◆ **GIVEN INSTRUCTION A**:
Give the username of every person who posted in the forum thread on ooth prices, listing each name once.

# Ooth Prices



## athicks (Jun 20, 2007)

I would like to purchase various ootheca in the future. But as there is no real standard place to buy mantids, I am curious about pricing.

What is kind of the standard price that everyone pays for an ooth? A semi rare species -- not common like Carolina mantis and not rare, rare like I. Diabolicus.

Do prices change with season as well? Are ooths more common and thus cheaper during the summer? Winter? Spring?

Thanks!


----------



## Rick (Jun 20, 2007)

The price is whatever price the seller wants to sell it for. Obviously some are going to be more than others.


----------



## athicks (Jun 20, 2007)

hmm, so it is really completely variable? :shock: Crazy!


----------



## Rick (Jun 20, 2007)

> hmm, so it is really completely variable? :shock: Crazy!


Of course. There are no set prices!


----------



## OGIGA (Jun 20, 2007)

Heh, it's nearly a perfectly competitive market economy. Only the popular people have a little market power.


----------



## Asa (Jun 20, 2007)

A good price would be between 15-20 bucks. Or of course, cheaper.


----------



## ThorEH (Jun 20, 2007)

But it offcourse also would depend on the species... nobody would pay the same price for a oethica with H.grandis as for a I.diabolica


----------



## Asa (Jun 20, 2007)

He said semi-rare species. Some people put insane prices on ooths.


----------



## athicks (Jun 20, 2007)

I like how everything is so flexible with mantids! haha

And pretty unique as well... how many people have mantids as pets besides us? :lol:


----------



## OGIGA (Jun 20, 2007)

> He said semi-rare species. Some people put insane prices on ooths.


Some people are willing to pay "insane prices" too...


----------



## Asa (Jun 21, 2007)

> > He said semi-rare species. Some people put insane prices on ooths.
> 
> 
> Some people are willing to pay "insane prices" too...


Too true...


----------



## randyardvark (Jun 21, 2007)

at the end of the day its a supply and demand culture, there are no seasons as to speak of (but ooths are more commonly found in early spring due to Wc ooths being plentiful) however species do seem to go through boom and bust cycles (for example there are very few gongy's floating around in the hobby atm) so prices can be higher than species which are being kept by a larger amount of hobbyists at the time as prices will go down if not many people want them (or already have them) shop around try and haggle if your feeling brave (but dont take the biscuit) and have a look in the classifieds section at some of the older posts for very rough outline prices (but keep in mind they do change readilly)

wow thats me rambling on...

but as said you will be looking at aroud 10- 20 pounds


----------



## Asa (Jun 21, 2007)

◆ **GIVEN INSTRUCTION B**:
Print the listing's lines without any change. Begin at its first line and stop after the line that contains "37L170 69H198L207 60V33L179".

◆ **Extracted data entries**:
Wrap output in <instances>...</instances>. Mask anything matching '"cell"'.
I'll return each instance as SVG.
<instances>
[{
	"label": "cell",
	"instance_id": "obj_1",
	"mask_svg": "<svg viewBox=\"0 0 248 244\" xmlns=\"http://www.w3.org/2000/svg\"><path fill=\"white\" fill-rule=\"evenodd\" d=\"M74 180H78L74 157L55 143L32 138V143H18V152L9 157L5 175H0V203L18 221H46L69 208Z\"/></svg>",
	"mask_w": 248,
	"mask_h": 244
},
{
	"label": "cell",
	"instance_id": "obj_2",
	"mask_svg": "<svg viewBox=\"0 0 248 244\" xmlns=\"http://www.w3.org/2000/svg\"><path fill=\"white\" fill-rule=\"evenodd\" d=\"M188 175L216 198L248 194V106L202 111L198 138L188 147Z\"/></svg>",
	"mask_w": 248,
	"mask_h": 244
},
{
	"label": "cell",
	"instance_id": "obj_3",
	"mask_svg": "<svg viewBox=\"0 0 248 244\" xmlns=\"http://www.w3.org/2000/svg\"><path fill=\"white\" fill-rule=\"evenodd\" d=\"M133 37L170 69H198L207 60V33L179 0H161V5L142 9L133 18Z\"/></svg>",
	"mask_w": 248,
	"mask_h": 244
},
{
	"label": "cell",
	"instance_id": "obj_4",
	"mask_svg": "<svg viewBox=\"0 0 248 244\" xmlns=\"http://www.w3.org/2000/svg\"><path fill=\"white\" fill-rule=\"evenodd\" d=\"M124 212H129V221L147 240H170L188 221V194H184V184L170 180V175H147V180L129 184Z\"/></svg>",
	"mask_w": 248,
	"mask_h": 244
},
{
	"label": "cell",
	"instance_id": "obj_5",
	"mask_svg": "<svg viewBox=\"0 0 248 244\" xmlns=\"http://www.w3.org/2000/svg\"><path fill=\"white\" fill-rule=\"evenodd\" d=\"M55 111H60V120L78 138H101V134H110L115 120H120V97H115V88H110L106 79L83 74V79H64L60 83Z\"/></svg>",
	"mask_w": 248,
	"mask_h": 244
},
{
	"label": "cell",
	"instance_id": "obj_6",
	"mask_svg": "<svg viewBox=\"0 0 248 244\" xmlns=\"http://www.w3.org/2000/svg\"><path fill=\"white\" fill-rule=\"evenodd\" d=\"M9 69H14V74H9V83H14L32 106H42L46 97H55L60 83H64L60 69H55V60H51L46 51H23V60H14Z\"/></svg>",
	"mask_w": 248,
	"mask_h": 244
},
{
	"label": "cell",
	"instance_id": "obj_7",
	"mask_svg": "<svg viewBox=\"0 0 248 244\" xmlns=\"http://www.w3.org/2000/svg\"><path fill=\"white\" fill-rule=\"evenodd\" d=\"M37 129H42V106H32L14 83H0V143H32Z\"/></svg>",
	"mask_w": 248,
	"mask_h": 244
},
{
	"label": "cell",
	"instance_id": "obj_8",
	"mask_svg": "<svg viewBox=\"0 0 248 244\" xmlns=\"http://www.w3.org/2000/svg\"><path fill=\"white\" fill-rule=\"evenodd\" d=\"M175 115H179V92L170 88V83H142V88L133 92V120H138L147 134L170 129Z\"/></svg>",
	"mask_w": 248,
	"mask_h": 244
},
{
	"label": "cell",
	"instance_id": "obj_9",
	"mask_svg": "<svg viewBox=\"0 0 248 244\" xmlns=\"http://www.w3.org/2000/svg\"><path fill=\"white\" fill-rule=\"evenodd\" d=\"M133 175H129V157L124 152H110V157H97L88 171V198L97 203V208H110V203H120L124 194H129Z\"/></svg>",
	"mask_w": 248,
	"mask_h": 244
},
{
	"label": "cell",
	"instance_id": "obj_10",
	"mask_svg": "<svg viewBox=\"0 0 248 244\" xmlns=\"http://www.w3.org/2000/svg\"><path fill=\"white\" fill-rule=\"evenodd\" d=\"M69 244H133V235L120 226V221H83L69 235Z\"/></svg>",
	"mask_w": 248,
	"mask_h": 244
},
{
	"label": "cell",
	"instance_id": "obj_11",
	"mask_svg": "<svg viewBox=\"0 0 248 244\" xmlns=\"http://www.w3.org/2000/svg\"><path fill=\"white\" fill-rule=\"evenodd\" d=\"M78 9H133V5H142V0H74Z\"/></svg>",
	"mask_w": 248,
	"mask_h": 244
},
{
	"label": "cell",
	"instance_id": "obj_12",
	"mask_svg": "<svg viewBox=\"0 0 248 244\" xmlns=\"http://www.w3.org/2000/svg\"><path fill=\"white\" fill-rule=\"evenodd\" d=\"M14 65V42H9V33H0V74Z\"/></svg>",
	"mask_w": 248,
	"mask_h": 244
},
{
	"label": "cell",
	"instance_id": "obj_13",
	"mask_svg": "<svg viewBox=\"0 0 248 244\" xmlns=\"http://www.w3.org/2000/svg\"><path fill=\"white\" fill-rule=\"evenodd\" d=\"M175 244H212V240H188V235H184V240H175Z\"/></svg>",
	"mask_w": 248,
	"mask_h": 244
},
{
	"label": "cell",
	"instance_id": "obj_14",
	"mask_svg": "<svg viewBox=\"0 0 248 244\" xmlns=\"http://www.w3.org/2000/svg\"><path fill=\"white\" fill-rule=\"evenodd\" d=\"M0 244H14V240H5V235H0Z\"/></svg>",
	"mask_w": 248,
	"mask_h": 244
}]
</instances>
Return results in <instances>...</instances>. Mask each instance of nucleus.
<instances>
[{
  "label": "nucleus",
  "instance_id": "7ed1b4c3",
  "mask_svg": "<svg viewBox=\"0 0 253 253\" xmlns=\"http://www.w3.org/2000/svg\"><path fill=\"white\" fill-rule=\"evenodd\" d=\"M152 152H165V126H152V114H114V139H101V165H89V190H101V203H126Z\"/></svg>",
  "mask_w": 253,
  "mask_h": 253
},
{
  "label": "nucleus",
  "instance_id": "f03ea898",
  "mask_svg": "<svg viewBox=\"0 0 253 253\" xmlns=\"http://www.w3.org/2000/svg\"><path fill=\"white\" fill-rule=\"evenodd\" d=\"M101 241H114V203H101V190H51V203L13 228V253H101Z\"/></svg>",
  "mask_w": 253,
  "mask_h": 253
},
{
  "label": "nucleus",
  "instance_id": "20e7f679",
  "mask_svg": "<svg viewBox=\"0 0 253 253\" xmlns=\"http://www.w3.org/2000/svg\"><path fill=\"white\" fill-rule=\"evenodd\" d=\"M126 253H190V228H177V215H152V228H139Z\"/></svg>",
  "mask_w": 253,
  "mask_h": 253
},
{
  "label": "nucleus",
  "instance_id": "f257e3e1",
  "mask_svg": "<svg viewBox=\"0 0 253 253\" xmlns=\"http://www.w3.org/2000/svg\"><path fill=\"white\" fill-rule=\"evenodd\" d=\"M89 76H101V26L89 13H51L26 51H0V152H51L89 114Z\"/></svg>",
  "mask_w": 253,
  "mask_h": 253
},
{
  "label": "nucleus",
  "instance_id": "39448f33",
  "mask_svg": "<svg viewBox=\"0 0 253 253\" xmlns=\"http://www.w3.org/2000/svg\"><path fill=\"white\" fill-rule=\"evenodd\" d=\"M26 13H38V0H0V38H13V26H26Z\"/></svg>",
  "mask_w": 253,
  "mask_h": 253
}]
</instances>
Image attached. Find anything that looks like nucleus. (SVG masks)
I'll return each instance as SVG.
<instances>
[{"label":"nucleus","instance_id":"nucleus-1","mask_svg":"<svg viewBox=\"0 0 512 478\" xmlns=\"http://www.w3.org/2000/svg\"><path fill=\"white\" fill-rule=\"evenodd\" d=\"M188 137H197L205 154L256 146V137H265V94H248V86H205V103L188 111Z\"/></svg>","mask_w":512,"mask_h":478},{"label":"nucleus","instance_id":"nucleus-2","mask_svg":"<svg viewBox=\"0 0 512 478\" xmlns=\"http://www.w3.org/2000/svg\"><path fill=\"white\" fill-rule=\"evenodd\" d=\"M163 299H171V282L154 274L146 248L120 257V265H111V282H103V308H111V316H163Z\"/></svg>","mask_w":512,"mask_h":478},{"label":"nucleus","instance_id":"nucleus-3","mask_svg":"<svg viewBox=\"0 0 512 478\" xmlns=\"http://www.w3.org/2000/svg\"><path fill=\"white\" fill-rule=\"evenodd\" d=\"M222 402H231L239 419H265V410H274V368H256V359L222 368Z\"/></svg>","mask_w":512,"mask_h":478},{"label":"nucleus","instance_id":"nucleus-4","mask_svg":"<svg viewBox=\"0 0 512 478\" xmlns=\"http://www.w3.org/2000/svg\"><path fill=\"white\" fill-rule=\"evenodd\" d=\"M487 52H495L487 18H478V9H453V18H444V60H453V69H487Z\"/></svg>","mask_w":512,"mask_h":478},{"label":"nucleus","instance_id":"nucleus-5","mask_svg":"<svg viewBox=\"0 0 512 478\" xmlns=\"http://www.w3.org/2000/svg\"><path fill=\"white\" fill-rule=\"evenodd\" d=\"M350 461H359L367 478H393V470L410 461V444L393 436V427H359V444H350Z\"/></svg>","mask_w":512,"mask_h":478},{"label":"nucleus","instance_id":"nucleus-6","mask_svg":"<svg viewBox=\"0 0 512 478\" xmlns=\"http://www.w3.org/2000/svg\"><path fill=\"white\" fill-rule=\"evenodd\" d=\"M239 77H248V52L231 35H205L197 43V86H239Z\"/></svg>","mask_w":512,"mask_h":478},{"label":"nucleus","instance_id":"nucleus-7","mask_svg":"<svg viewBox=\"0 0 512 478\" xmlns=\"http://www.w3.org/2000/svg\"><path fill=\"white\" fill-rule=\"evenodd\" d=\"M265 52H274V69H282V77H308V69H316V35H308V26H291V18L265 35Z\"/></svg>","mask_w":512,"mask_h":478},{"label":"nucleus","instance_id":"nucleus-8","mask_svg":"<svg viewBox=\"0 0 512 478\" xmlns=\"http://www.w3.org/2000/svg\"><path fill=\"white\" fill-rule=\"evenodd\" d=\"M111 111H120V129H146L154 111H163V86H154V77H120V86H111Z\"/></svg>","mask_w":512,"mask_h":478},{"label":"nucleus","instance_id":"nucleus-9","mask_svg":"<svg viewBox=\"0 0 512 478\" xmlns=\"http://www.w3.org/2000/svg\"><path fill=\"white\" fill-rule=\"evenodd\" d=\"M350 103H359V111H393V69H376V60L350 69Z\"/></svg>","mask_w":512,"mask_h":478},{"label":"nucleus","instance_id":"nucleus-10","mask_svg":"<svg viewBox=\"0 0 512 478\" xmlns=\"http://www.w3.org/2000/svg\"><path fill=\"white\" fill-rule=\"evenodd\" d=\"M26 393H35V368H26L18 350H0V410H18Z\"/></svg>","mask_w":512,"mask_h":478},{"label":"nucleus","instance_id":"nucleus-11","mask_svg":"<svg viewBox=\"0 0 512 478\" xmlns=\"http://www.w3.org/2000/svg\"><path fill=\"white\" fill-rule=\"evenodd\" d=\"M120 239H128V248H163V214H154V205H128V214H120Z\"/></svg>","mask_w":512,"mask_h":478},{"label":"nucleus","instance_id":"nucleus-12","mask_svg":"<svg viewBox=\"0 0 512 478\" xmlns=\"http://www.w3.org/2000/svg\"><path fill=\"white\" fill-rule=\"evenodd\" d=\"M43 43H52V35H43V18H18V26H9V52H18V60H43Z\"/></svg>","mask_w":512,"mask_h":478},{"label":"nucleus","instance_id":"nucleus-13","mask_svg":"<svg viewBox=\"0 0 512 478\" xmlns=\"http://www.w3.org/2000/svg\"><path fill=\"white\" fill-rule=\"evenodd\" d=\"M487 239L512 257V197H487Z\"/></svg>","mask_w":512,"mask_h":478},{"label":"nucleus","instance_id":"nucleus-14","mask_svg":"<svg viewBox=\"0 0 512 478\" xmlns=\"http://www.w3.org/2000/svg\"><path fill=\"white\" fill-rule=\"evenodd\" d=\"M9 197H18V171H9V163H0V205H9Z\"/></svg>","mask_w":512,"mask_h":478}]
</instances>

◆ **RIGHT ANSWER A**:
athicks, Rick, OGIGA, Asa, ThorEH, randyardvark

◆ **RIGHT ANSWER B**:
Wrap output in <instances>...</instances>. Mask anything matching '"cell"'.
I'll return each instance as SVG.
<instances>
[{
	"label": "cell",
	"instance_id": "obj_1",
	"mask_svg": "<svg viewBox=\"0 0 248 244\" xmlns=\"http://www.w3.org/2000/svg\"><path fill=\"white\" fill-rule=\"evenodd\" d=\"M74 180H78L74 157L55 143L32 138V143H18V152L9 157L5 175H0V203L18 221H46L69 208Z\"/></svg>",
	"mask_w": 248,
	"mask_h": 244
},
{
	"label": "cell",
	"instance_id": "obj_2",
	"mask_svg": "<svg viewBox=\"0 0 248 244\" xmlns=\"http://www.w3.org/2000/svg\"><path fill=\"white\" fill-rule=\"evenodd\" d=\"M188 175L216 198L248 194V106L202 111L198 138L188 147Z\"/></svg>",
	"mask_w": 248,
	"mask_h": 244
},
{
	"label": "cell",
	"instance_id": "obj_3",
	"mask_svg": "<svg viewBox=\"0 0 248 244\" xmlns=\"http://www.w3.org/2000/svg\"><path fill=\"white\" fill-rule=\"evenodd\" d=\"M133 37L170 69H198L207 60V33L179 0H161V5L142 9L133 18Z\"/></svg>",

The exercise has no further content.